He was obsessed with quantifying everything observable in nature. Babbage delighted in the thought of having a daily account of food consumed by zoo animals, or the “proportion of sexes amongst our poultry”. He proposed tables to calculate the amount of wood (elm or oak) a man would saw in 10 hours, or how much an ox or camel could plow or mow in a day. In Mechanics Magazine in 1857 Babbage published a “Table of the Relative Frequency of the Causes of Breaking of Plate Glass Windows” detailing 464 breakages, of which “drunken men, women, or boys” were responsible for 14. Babbage thought the table would be “of value in many respects”, and might “induce others to furnish more extensive collections of similar and related facts”. In Babbage’s early years he was

a popular and well-liked socialite. In fact, he was known for extravagant dinner parties where many famous and prominent people would be in attendance. Over the years, however, for reasons not clearly understood, Babbage turned inward and socialized less and less, and took on a reserved and bitter disposition.
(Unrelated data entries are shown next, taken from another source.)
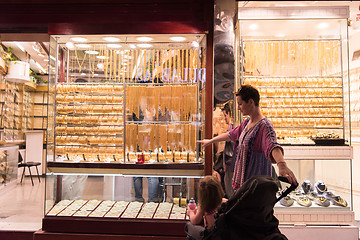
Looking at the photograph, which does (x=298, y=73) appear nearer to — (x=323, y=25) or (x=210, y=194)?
(x=323, y=25)

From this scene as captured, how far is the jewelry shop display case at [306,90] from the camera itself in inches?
151

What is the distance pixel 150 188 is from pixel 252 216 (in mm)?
2404

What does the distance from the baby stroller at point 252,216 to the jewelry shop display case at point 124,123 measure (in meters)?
1.99

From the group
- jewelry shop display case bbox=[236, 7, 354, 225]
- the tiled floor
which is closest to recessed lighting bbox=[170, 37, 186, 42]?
jewelry shop display case bbox=[236, 7, 354, 225]

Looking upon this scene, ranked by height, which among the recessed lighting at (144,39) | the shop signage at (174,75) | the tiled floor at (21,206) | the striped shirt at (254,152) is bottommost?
the tiled floor at (21,206)

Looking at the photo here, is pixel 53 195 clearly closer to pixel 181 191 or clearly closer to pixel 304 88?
pixel 181 191

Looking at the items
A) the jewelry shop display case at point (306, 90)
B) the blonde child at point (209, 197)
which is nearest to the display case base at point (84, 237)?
the blonde child at point (209, 197)

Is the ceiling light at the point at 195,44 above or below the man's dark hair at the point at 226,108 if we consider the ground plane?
above

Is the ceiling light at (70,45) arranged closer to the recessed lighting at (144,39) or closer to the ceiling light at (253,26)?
the recessed lighting at (144,39)

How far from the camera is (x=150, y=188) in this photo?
392 centimetres

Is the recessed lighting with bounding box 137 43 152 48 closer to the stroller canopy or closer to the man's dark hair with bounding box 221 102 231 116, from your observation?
the man's dark hair with bounding box 221 102 231 116

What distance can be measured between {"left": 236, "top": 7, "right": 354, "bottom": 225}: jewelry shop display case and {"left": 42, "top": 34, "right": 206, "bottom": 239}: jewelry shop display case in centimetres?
82

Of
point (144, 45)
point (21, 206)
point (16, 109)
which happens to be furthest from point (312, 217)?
point (16, 109)

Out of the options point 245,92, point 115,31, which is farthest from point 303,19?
point 115,31
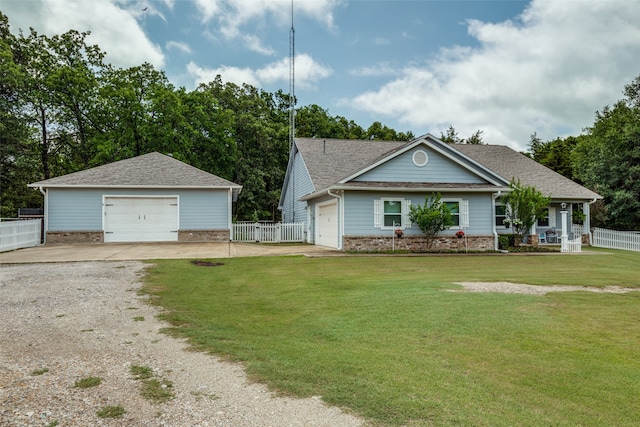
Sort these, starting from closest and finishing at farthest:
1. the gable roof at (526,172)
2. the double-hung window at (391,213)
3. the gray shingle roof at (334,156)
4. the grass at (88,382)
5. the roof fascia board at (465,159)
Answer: the grass at (88,382) < the double-hung window at (391,213) < the roof fascia board at (465,159) < the gray shingle roof at (334,156) < the gable roof at (526,172)

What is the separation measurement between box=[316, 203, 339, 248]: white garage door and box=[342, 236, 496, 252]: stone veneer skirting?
107cm

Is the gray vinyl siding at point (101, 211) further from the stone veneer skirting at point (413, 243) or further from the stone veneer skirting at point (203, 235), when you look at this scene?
the stone veneer skirting at point (413, 243)

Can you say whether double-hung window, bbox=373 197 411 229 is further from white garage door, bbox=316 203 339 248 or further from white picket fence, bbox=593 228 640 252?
white picket fence, bbox=593 228 640 252

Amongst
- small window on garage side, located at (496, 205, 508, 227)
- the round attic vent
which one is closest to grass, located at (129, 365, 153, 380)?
the round attic vent

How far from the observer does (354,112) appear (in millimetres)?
38938

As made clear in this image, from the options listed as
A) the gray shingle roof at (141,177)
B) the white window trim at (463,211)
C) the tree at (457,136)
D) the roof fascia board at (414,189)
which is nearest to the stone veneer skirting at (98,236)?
the gray shingle roof at (141,177)

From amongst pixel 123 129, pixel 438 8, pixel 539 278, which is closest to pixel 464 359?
pixel 539 278

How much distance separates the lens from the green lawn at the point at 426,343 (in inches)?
131

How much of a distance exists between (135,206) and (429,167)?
46.1 ft

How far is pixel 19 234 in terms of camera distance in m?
16.4

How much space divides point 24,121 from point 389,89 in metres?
25.2

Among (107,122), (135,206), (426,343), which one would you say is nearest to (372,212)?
(135,206)

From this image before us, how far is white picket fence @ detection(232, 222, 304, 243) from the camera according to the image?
22453 mm

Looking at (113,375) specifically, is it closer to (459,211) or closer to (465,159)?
(459,211)
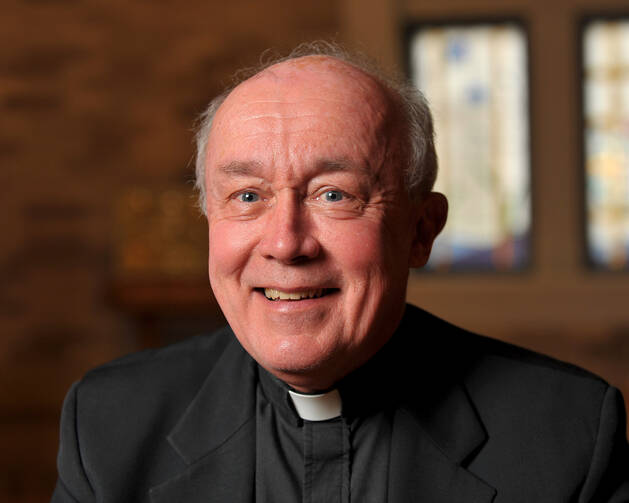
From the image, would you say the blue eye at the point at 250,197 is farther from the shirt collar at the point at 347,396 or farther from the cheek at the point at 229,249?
the shirt collar at the point at 347,396

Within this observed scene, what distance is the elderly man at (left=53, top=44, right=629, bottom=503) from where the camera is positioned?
1.40 m

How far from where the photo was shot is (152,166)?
20.0 ft

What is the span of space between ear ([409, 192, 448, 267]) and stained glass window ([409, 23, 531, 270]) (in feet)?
15.9

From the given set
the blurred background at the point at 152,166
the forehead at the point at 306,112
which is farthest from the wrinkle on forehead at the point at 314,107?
the blurred background at the point at 152,166

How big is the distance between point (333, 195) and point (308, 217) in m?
0.06

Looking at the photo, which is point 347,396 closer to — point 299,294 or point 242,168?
point 299,294

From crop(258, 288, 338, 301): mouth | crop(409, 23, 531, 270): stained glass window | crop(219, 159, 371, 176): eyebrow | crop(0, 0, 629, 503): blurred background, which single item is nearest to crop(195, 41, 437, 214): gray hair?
crop(219, 159, 371, 176): eyebrow

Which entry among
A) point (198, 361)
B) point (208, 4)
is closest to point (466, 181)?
point (208, 4)

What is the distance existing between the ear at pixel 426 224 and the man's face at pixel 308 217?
14 centimetres

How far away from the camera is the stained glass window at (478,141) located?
6484 millimetres

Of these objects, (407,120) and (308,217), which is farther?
(407,120)

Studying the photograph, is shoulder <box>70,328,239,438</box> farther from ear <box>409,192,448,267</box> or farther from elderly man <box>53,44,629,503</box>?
ear <box>409,192,448,267</box>

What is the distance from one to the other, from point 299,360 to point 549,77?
5399mm

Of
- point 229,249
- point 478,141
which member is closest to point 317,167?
point 229,249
Some credit this to three nearly-simultaneous tragedies in his personal life, including the death of his daughter Shelley, who drowned near La Spezia in July of 1822 , his wife Georgiana’s death five years later in August 1827, and his inability to receive a royal grant for his research on the analytical engine, whose completion was Babbage’s ultimate goal in life. Babbage had many dreams. One was a dream about a machine that would perform calculations. He called it the

Differential Engine. This is a dream he would never see accomplished but would burn in him with such passion that it would keep him devoted to achieving it for the rest of his life. He had many detailed drawings and even achieved the feat of a small prototype. His perfectionism always left him thinking of a better way to build the device, though, and this left him unable to complete a project before starting work on another idea. Said Joel Shurkin of Babbage: “One of Babbage’s most serious flaws was his inability to stop tinkering. No sooner would he send a drawing to the machine shop than he would find a better way to perform the task and would order work stopped until he had finished pursuing the new line. By and large this flaw kept Babbage from ever finishing anything.”